With influencers identified, the next step is to train executives and subject matter experts on how to engage in conversations online. Success here depends on two things: 1) Building an authentic relationship and 2) Consistently finding opportunities to engage.
Building a relationship takes time. It’s a journey that needs to be pursued the right way. Adding value is the key to building relationships. There’s also a natural progression: help the influencer first. Think simple to start, like a post on Twitter or LinkedIn. Retweet or share their content. Find opportunities to add value to ongoing conversations they’re having via Twitter, LinkedIn or even blog comment threads. Once you’ve done those things, influencers will most likely be more receptive to receiving information about your company, or more receptive to hearing perspective from executives or SMEs.

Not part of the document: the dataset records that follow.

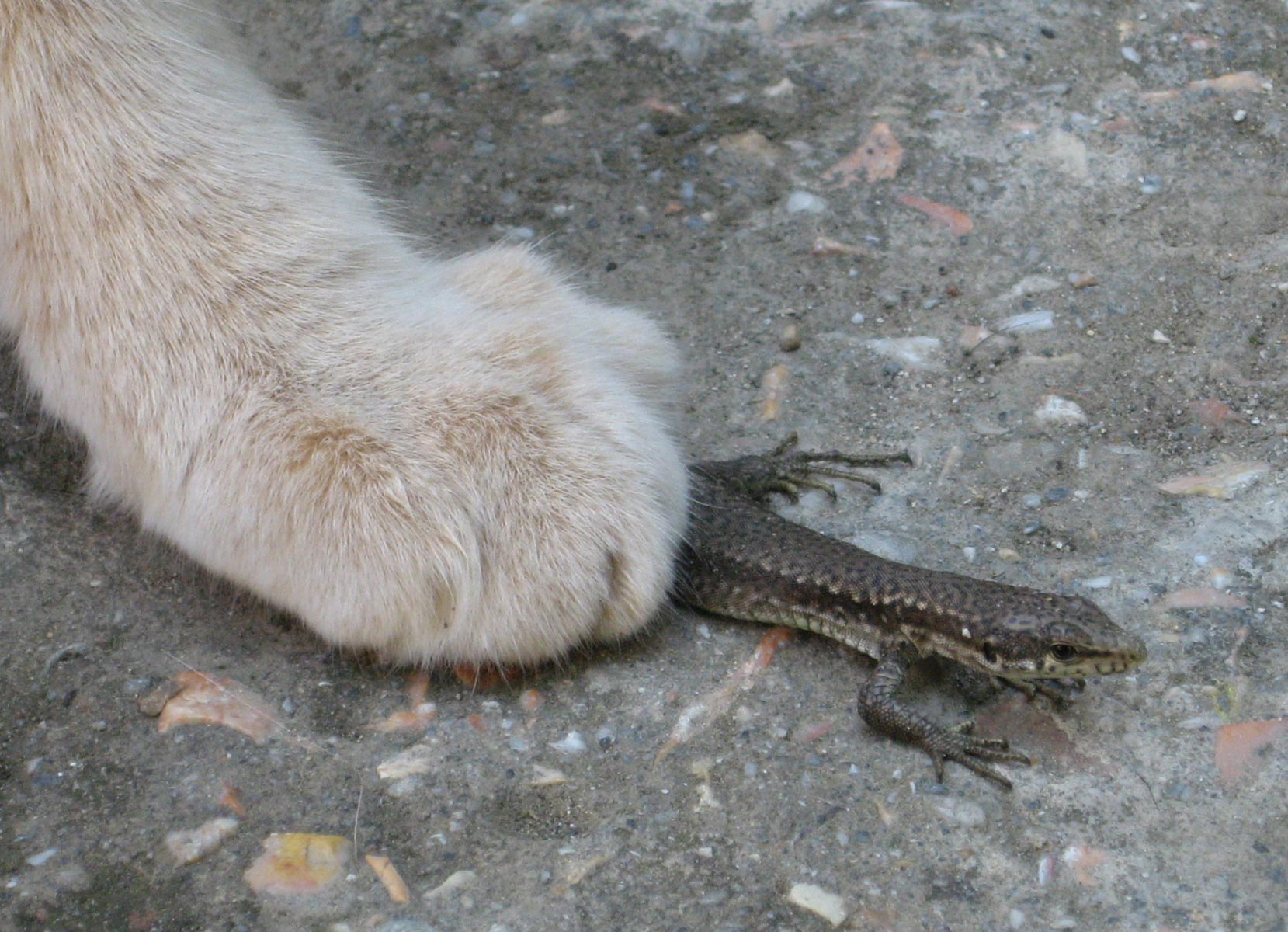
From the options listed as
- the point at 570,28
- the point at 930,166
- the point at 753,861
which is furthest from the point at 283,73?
the point at 753,861

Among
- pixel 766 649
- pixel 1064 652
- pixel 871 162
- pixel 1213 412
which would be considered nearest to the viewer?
pixel 1064 652

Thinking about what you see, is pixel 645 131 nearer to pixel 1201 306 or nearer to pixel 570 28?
pixel 570 28

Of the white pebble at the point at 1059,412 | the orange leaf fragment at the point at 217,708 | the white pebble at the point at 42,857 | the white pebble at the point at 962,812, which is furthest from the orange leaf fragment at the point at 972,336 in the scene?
the white pebble at the point at 42,857

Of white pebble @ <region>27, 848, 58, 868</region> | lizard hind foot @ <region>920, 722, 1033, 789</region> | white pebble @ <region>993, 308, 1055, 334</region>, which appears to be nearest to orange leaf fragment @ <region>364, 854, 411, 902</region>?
white pebble @ <region>27, 848, 58, 868</region>

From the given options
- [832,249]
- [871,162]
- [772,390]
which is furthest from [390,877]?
[871,162]

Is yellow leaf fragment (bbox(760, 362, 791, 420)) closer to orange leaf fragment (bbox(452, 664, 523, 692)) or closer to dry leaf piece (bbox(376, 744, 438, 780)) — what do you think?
orange leaf fragment (bbox(452, 664, 523, 692))

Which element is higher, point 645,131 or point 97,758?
point 645,131

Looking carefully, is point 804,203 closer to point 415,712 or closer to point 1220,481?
point 1220,481
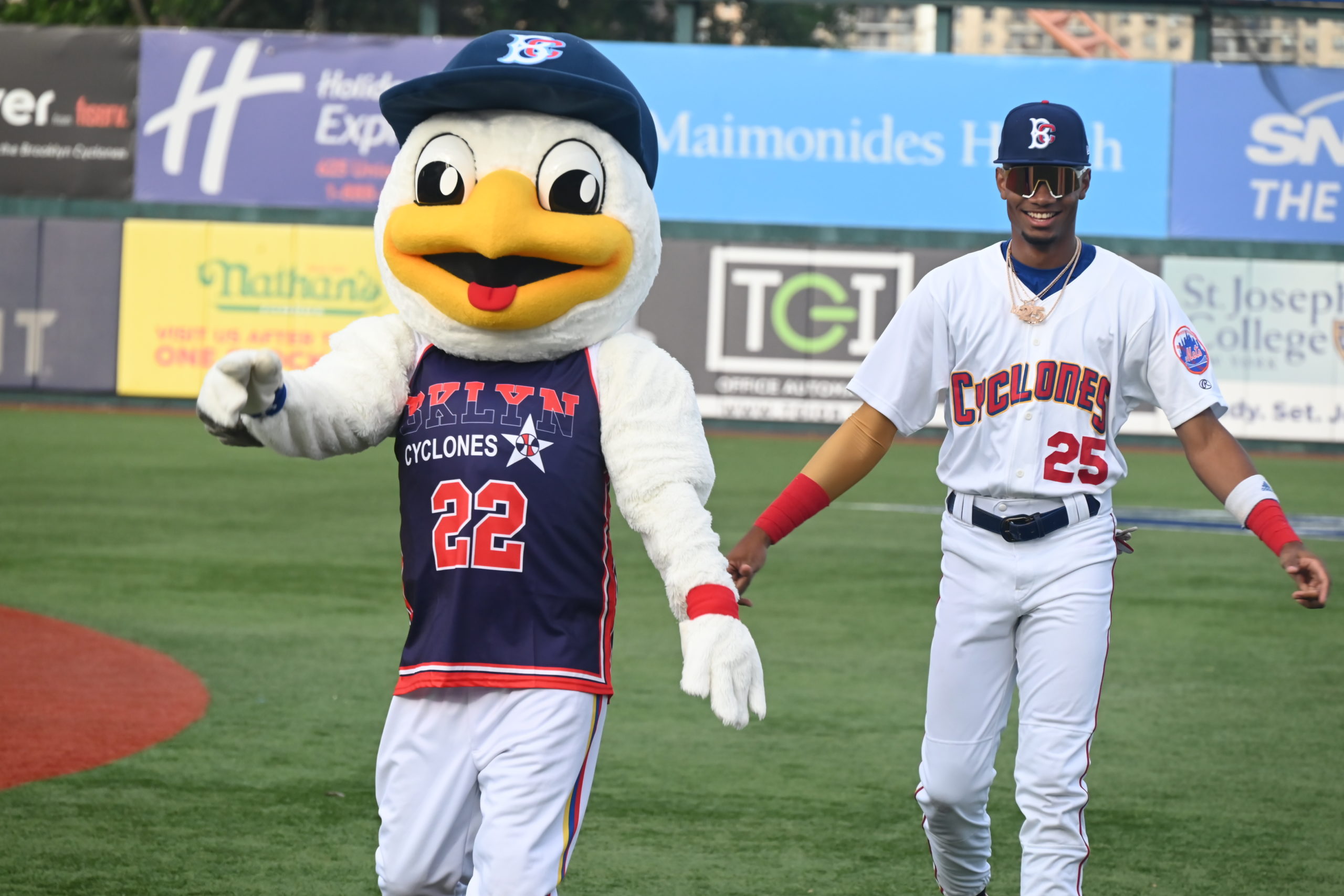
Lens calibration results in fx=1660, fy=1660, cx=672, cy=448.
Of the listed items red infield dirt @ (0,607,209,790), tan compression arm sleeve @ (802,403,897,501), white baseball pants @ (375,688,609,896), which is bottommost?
red infield dirt @ (0,607,209,790)

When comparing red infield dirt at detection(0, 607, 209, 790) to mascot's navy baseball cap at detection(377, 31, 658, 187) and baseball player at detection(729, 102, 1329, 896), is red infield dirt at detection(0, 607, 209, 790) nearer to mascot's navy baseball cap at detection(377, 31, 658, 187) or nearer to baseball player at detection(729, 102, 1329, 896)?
baseball player at detection(729, 102, 1329, 896)

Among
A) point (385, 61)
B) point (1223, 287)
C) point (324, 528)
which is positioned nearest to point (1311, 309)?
point (1223, 287)

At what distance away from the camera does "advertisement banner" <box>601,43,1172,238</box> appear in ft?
72.2

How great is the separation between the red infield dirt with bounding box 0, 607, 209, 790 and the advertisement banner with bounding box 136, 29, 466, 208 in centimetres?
1490

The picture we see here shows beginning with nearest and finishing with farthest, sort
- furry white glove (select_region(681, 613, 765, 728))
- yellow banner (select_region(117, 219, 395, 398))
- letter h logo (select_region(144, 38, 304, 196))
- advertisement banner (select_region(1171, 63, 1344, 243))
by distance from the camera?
furry white glove (select_region(681, 613, 765, 728)) → advertisement banner (select_region(1171, 63, 1344, 243)) → yellow banner (select_region(117, 219, 395, 398)) → letter h logo (select_region(144, 38, 304, 196))

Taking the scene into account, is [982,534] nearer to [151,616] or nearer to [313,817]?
[313,817]

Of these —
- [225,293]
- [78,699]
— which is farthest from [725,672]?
[225,293]

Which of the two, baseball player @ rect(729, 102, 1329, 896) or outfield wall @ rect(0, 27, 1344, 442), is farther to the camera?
outfield wall @ rect(0, 27, 1344, 442)

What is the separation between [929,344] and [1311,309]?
18.4 meters

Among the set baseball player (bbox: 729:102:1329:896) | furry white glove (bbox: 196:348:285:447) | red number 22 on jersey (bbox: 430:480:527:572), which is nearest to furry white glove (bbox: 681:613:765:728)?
red number 22 on jersey (bbox: 430:480:527:572)

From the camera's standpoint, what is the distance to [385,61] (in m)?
22.8

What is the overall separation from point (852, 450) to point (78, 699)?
406 centimetres

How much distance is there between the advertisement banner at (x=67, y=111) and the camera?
23.0 meters

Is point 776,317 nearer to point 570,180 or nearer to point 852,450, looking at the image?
point 852,450
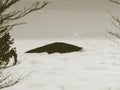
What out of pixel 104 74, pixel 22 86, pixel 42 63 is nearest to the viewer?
pixel 22 86

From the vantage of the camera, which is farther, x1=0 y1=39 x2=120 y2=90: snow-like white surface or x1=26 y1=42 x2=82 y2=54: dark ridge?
x1=26 y1=42 x2=82 y2=54: dark ridge

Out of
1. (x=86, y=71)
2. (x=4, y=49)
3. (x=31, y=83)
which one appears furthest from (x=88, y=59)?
(x=4, y=49)

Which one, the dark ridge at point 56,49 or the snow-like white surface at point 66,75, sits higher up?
the snow-like white surface at point 66,75

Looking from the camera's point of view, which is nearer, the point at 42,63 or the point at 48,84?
the point at 48,84

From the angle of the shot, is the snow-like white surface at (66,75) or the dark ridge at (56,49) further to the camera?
the dark ridge at (56,49)

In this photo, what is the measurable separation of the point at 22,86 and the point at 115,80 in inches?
128

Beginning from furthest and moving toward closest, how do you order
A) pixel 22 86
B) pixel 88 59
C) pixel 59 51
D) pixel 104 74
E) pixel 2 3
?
pixel 59 51 → pixel 88 59 → pixel 104 74 → pixel 22 86 → pixel 2 3

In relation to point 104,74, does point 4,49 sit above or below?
above

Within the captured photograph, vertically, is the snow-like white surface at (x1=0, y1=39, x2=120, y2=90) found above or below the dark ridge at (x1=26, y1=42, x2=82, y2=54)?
above

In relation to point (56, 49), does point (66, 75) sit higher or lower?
higher

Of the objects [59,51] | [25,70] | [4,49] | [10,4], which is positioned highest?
[10,4]

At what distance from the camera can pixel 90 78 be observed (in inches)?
505

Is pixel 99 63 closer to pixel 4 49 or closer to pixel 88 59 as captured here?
pixel 88 59

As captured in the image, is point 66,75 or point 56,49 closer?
point 66,75
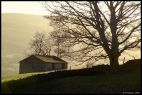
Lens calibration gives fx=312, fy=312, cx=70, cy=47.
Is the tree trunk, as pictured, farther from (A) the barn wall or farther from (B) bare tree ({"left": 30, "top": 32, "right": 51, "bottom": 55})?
(B) bare tree ({"left": 30, "top": 32, "right": 51, "bottom": 55})

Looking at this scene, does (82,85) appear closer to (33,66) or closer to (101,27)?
(101,27)

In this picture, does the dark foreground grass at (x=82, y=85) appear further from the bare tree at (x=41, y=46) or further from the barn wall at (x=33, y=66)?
the bare tree at (x=41, y=46)

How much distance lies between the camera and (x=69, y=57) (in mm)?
32781

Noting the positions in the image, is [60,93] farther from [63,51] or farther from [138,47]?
[138,47]

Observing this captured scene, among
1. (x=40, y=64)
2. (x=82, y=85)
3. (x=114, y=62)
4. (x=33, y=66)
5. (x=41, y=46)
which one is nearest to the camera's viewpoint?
(x=82, y=85)

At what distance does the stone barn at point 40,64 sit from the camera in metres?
89.3

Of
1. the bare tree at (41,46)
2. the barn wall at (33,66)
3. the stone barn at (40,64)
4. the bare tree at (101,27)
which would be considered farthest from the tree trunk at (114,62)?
the bare tree at (41,46)

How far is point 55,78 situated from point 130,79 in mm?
8880

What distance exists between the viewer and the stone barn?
89294 millimetres

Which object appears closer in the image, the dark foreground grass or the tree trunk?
the dark foreground grass

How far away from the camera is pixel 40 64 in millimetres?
91312

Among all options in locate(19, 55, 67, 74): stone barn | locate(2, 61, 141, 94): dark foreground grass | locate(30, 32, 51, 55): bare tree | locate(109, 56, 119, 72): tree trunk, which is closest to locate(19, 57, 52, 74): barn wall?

Consistency is also key. This is about SMEs and executives making time each week to find opportunities to engage in online conversations with influencers. The good news? A little goes a long way. In my experience, carving out 30 minutes a couple of times a week can make a huge difference. The key is to make it a part of their weekly routine.
So, what are some ways to build relationships with influencers? Here’s the Rules of Engagement I established early on in my work at Dell:
1. Make it about them. Share influencer content and be sure to give them credit when you do.
2. Ask questions via an @reply or offer useful context in ongoing discussions.
3. Add value to all conversations (Twitter or LinkedIn discussions, blog comments, etc.).
4. In all conversations be authentic, be human. Let your passion and personality lead the way.
5. Avoid the hard sell (here’s my latest blog post, whitepaper, buy now, etc.).
6. Keep conversations focused. Think a short sentence or two vs. a paragraph.
7. Don’t be afraid to disagree but be ready to articulate why.
For employees who work in communications who are authorized to speak on behalf of the company, I’d add one more rule: Correct misinformation.
Lastly, let’s talk about measuring success. How do you know if executives or SMEs are building effective relationships? For one thing, they’ll be earning replies or mentions from the influencers. And those successful interactions will most likely lead to more opportunities to engage in conversation. An even better sign: when influencers start sharing SME or executive content.
Once solid relationships are formed, spend time finding ways to collaborate directly with influencers. This could mean asking an influencer to be a guest on a company podcast, or maybe having them write a guest post for your company blog. Beyond that, you might invite them to an event your company is part of, or invite them to speak to employees in an in-person event. Several of these options may also involve paying for an influencer’s time or travel expenses or both. But starting with an established relationship improves chances of collaboration.